Report calls for more emphasis on obesity reduction than food safety

By staff reporter

- Last updated on GMT

Related tags Food safety Nutrition

Regulators should give greater weight to reducing obesity rates in
comparison to increasing food safety, according to a new report.

The report, by the Dutch National Institute for Public Health and the Environment, found that most cases of serious illness and death in the Netherlands is caused by poor diet. The researchers recommend that governments should focus on diet to improve public health, rather than trying to improve food safety.

The head of the European Food Safety Authority (EFSA), Herman Koeter, said in a statement that the report would be used as a leading piece of research in the EU when making risk analysis of food and diets. The statement could mean a greater focus by the European Commission on pushing food companies to formulate healthier products.

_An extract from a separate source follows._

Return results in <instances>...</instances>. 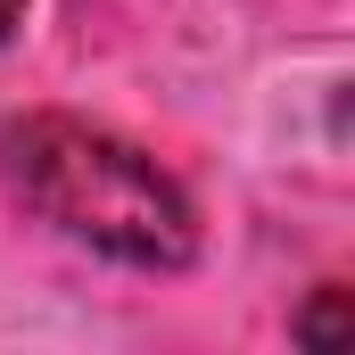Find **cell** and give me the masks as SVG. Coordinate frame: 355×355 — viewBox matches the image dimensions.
<instances>
[{"instance_id":"obj_3","label":"cell","mask_w":355,"mask_h":355,"mask_svg":"<svg viewBox=\"0 0 355 355\" xmlns=\"http://www.w3.org/2000/svg\"><path fill=\"white\" fill-rule=\"evenodd\" d=\"M17 17H25V0H0V42L17 33Z\"/></svg>"},{"instance_id":"obj_2","label":"cell","mask_w":355,"mask_h":355,"mask_svg":"<svg viewBox=\"0 0 355 355\" xmlns=\"http://www.w3.org/2000/svg\"><path fill=\"white\" fill-rule=\"evenodd\" d=\"M355 339V289H322L297 314V347H347Z\"/></svg>"},{"instance_id":"obj_1","label":"cell","mask_w":355,"mask_h":355,"mask_svg":"<svg viewBox=\"0 0 355 355\" xmlns=\"http://www.w3.org/2000/svg\"><path fill=\"white\" fill-rule=\"evenodd\" d=\"M0 174L42 223H58L67 240H83V248L116 257V265L182 272L198 257V215L174 190V174L149 149L99 132L83 116H17V124H0Z\"/></svg>"}]
</instances>
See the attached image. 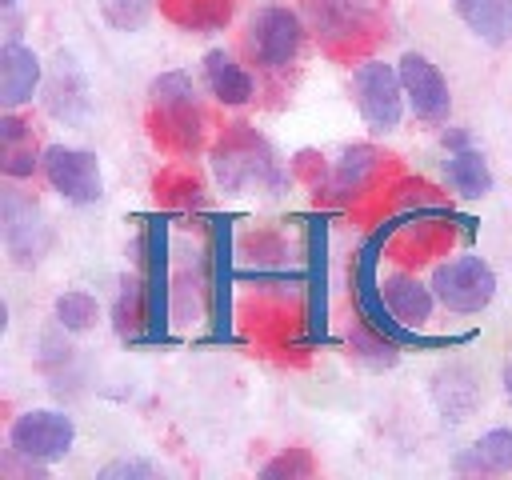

The report found that each year a poor diet leads to about 13,000 deaths due to diabetes, cardiovascular disease and cancer, and obesity-related illnesses in the Netherlands. Foodborne infections, on the other hand, claim between 20 and 200 lives per year.

An unhealthy diet currently reduces the average life expectancy of a 40-year-old in the Netherlands by 1.2 years, while obesity eats up 0.8 years, the researchers found.

The research found that insufficient consumption of fish, fruit and vegetables is as bad for human health as smoking. The researchers also say that about 25 per cent of deaths and serious illness caused by overweight and obesity would be avoided if all adults would shed three kgs of weight.

"In particular, attempts at reducing saturated and trans fatty acid uptake and increasing fish, fruit and vegetables consumption could save many lives,"​ the report said.

Saturated and trans fatty acids, which are ingested through animal fats, tropical oils such as coconut and palm oils, and processed vegetable oils, raise the levels of cholesterol and the risk of heart disease in humans.

The percentage of people classified as obese in the Netherlands has doubled in the last 25 years to about 10 per cent of the adult population. Researchers predict that the number will rise to 15 per cent within the next 20 years.

Overweight and unfavourable dietary composition each account for about 40,000 cases of adult-onset diabetes, cardiovascular diseases and different types of cancer in total per year in the Netherlands. Poor diet is twice as likely as being overweight to result in death. About 10 per cent of all deaths in the Netherlands are attributable to the composition of the diet and five per cent to being overweight.

Meanwhile issues about food safety generally reaches the news only when problems occur, usually due to unavoidable incidents. This creates a distorted picture of the actual situation, the researchers stated.

Dutch food has become demonstrably safer over the past 20 years in terms of chemical and microbiological contamination, the researchers stated. . Nevertheless, food safety is often the subject of negative media coverage, resulting in a greater public profile.

"For example, the contamination of animal products with Salmonella has been reduced considerably, as has the concentration of dioxins in foods and human breast milk,"​ the researchers stated.

Despite the emphasis on diet the researchers also advise regulators to continue improving food safety.

"Although much has been achieved in terms of food safety, we must not rest on our laurels," the report stated. " New developments and emerging threats must be addressed. New products are being introduced all the time, such as food with health-promoting additions and genetically modified foods. Their safety must also be assured."